# Scala Primer

[Scala](https://en.wikipedia.org/wiki/Scala_(programming_language) is JVM based and has both object-oriented and functional aspects.  Whereas Python is an older imperative language that has tried to graft in functional programming elements, Scala was built ground-up as a [functional language](https://en.wikipedia.org/wiki/Functional_programming), with appropriate concessions for [object-oriented programming](https://en.wikipedia.org/wiki/Object-oriented_programming).
- Scala is [strongly typed](https://en.wikipedia.org/wiki/Strong_and_weak_typing), and strongly-typed functional programming languages have the nice (empirical) property that if you can get the code to compile, it will almost always work as intended.
- Unlike many other typed programming languages, you do not have to annotate every variable because the compiler has a strong [type inference](http://www.scala-lang.org/old/node/127).
- Scala is JVM so it can directly tap into existing [Java libraries](http://docs.scala-lang.org/tutorials/scala-for-java-programmers.html).
- The downside of Scala is that the compiler is [notoriously slow](http://www.quora.com/Why-is-the-Scala-compiler-so-slow).

In [1]:
val x: Int = 1+1         // you can annotate the type
val z= 1+1            // or not
assert(x == z)
println(s"x: $x, y: $z") // string interpolation

x: 2, y: 2




In [3]:
// + is actually a method of the "Int" class
assert(x.+(z) == x + z)

// you can also omit traditional class method invocation syntax (but probably shouldn't)
(1 until 5) foreach println



1
2
3
4


## Values vs.

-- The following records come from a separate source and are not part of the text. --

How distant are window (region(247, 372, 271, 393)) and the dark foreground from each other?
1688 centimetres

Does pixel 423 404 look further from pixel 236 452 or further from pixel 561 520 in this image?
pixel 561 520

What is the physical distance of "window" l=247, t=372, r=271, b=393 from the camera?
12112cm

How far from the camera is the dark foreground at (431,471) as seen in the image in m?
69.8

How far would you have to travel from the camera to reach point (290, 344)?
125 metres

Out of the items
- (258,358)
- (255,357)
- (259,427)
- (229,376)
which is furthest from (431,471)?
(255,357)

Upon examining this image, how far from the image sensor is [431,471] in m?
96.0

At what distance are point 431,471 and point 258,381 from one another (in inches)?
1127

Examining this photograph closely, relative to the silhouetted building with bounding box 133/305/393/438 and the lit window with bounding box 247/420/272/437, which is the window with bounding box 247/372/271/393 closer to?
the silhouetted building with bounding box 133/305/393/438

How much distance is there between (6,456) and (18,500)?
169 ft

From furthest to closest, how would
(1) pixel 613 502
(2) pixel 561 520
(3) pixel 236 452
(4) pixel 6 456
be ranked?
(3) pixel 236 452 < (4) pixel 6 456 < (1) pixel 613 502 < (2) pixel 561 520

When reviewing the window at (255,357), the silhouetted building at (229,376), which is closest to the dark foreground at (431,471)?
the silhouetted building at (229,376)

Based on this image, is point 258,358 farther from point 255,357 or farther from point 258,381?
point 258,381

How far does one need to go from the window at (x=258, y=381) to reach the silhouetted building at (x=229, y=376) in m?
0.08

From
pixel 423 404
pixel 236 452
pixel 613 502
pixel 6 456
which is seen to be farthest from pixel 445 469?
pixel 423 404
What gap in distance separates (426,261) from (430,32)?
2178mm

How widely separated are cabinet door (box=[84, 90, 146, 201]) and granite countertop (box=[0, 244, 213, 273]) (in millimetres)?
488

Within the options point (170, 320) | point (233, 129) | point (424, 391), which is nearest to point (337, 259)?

Variables

In [4]:
var x = 1
x = 2   // but don't use vars!
val y = 1  // this throws an exception
// y = 2





1

## Chaining and anonymous functions

In [2]:
val urls = List(
    "http://www.google.com",
    "http://www.google.com?q=scala",
    "http://www.yahoo.com",
    "http://www.bing.com"
)

// chained maps
val names1 = urls
    .map(_.split("//").last)
    .map(_.split('.')(1))


// multiline anonymous function
val names2 = urls.map({x =>
    val domain = x.split("//").last
    domain.split('.')(1)
})

assert(names1 == names2)





In [3]:
names1





List(google, google, yahoo, bing)

## Basic data structures

In [5]:
val smallList = List(1, 2, 3)
val smallMap = Map('a' -> 1, 'b' -> 2)        // equiv: Map(('a', 1), ('b', 2))
val smallSet = Set('a', 'b')
val smallArray = Array(1, 2, 3)
val optSome = Some(2)                         // Option type
val optNone = None

val list = (0 until 10).toList                 // alt: (0 to 9).toList
val largerNumbers = list.map(_ + 1000)         // alt: list.map(x => x + 1000)
val evens = list.filter(_ % 2 == 0)
val set = list.toSet                           // alt: list.toSet(), parens optional
val alphabet = ('a' to 'z').toList
val alphabetMap = alphabet.zipWithIndex.toMap  // like python's enumerate function

// foreach is like map but when you don't expect a return value
smallList.foreach(println)
smallMap.foreach(println)

1
2
3
(a,1)
(b,2)




## Equality in Scala

*It depends on what the meaning of the word 'is' is*: [a famous ex-president.]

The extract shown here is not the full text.